- **OBJECTIVE 1**:
Answer each question from the excerpt on loss-absorbing capacity below.
(a) On what date did the Financial Stability Board publish the TLAC Term Sheet?
(b) Which directive lays down the minimum requirement for own funds and eligible liabilities (MREL)?
(c) What does "This Directive" concern, according to the excerpt?

** Start EXCERPT PROVIDED **

Having regard to the Treaty on the Functioning of the European Union, and in particular Article 114 thereof,

Having regard to the proposal from the European Commission,

After transmission of the draft legislative act to the national parliaments,

Having regard to the opinion of the European Central Bank (1),

Having regard to the opinion of the European Economic and Social Committee (2),

Acting in accordance with the ordinary legislative procedure (3),

Whereas:

(1)

On 9 November 2015, the Financial Stability Board (FSB) published the Total Loss-absorbing Capacity (TLAC) Term Sheet (‘the TLAC standard’),which was endorsed by the G20 in November 2015. The objective of the TLAC standard is to ensure that global systemically important banks (G-SIBs), referred to in the Union framework as global systemically important institutions (G-SIIs), have the loss-absorbing and recapitalisation capacity necessary to help ensure that, in and immediately following a resolution, critical functions can be continued without taxpayers’ funds (public funds) or financial stability being put at risk. In its communication of 24 November 2015 entitled ‘Towards the completion of the Banking Union’, the Commission committed itself to bringing forward, by the end of 2016, a legislative proposal that would enable the TLAC standard to be implemented into Union law by the internationally agreed deadline of 2019.

(2)

The implementation of the TLAC standard into Union law needs to take into account the existing institution-specific minimum requirement for own funds and eligible liabilities (MREL) applicable to all Union institutions as laid down in Directive 2014/59/EU of the European Parliament and of the Council (4). As TLAC and MREL pursue the same objective of ensuring that Union institutions have sufficient loss-absorbing and recapitalisation capacity, the two requirements should be complementary elements of a common framework. Concretely, the Commission proposed that the harmonised minimum level of the TLAC standard for G-SIIs (‘the TLAC minimum requirement’) and the eligibility criteria for liabilities used to comply with that standard should be introduced in Union law through amendments to Regulation (EU) No 575/2013 of the European Parliament and of the Council (5), while the institution-specific add-on for G-SIIs and the institution-specific requirement for non-G-SIIs as well as relevant eligibility criteria should be addressed through targeted amendments to Directive 2014/59/EU and to Regulation (EU) No 806/2014 of the European Parliament and of the Council (6).

This Directive, which concerns the ranking of unsecured debt instruments in insolvency hierarchy, is complementary to the aforementioned legislative acts, as proposed to be amended, and to Directive 2013/36/EU of the European Parliament and of the Council (7).

(3)

In view of those proposals and in order to ensure legal certainty for markets and for entities subject to MREL and TLAC, it is important to ensure timely clarity about the eligibility criteria of liabilities used for compliance with MREL and with Union law implementing TLAC, and to introduce appropriate grandfathering provisions for the eligibility of liabilities issued before the revised eligibility criteria come into effect.

(4)

** End EXCERPT PROVIDED **

- **OBJECTIVE 2**: Filter the records below, copying every line that contains the string "shrub".

** Start SUPPLIED RECORDS **

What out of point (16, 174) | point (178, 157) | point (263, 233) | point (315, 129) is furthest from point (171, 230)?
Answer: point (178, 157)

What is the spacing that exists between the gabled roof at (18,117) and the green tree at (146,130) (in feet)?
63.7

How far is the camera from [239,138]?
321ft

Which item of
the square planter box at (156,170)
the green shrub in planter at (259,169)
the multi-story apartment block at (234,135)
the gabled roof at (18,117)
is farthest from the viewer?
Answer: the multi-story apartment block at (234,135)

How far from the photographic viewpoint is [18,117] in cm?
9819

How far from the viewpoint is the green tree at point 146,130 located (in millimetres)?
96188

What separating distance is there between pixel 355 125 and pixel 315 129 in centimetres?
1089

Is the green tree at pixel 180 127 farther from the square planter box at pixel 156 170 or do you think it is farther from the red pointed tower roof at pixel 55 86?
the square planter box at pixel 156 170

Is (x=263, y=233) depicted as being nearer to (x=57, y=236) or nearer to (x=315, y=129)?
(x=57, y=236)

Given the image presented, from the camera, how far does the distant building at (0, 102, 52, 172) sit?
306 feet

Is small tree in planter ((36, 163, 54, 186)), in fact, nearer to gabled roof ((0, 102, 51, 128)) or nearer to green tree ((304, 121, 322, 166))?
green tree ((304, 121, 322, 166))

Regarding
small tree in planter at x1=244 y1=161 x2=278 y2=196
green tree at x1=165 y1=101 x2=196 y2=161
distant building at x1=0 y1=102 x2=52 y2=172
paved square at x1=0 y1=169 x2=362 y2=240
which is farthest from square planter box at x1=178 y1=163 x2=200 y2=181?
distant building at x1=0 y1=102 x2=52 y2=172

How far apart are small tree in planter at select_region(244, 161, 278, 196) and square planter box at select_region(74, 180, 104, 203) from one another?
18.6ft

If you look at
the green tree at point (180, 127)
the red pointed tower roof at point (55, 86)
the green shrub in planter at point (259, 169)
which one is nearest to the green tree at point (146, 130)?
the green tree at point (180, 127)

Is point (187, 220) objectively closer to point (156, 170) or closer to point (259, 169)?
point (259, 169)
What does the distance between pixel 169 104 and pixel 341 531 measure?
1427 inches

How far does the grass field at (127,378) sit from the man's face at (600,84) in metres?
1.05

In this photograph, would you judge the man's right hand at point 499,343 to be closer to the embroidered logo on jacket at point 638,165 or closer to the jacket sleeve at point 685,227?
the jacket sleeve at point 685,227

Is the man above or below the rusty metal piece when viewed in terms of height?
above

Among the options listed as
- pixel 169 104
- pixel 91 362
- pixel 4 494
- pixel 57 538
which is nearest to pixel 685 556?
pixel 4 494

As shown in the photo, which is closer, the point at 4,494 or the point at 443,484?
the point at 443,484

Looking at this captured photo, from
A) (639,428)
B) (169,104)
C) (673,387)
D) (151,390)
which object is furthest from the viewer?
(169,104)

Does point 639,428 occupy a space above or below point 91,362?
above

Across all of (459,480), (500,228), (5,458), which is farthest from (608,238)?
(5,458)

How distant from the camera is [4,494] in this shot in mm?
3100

** End SUPPLIED RECORDS **

- **TASK ANSWER 1**:
(a) 9 November 2015
(b) Directive 2014/59/EU of the European Parliament and of the Council
(c) The ranking of unsecured debt instruments in insolvency hierarchy

- **TASK ANSWER 2**:
the green shrub in planter at (259,169)
the green shrub in planter at point (259, 169)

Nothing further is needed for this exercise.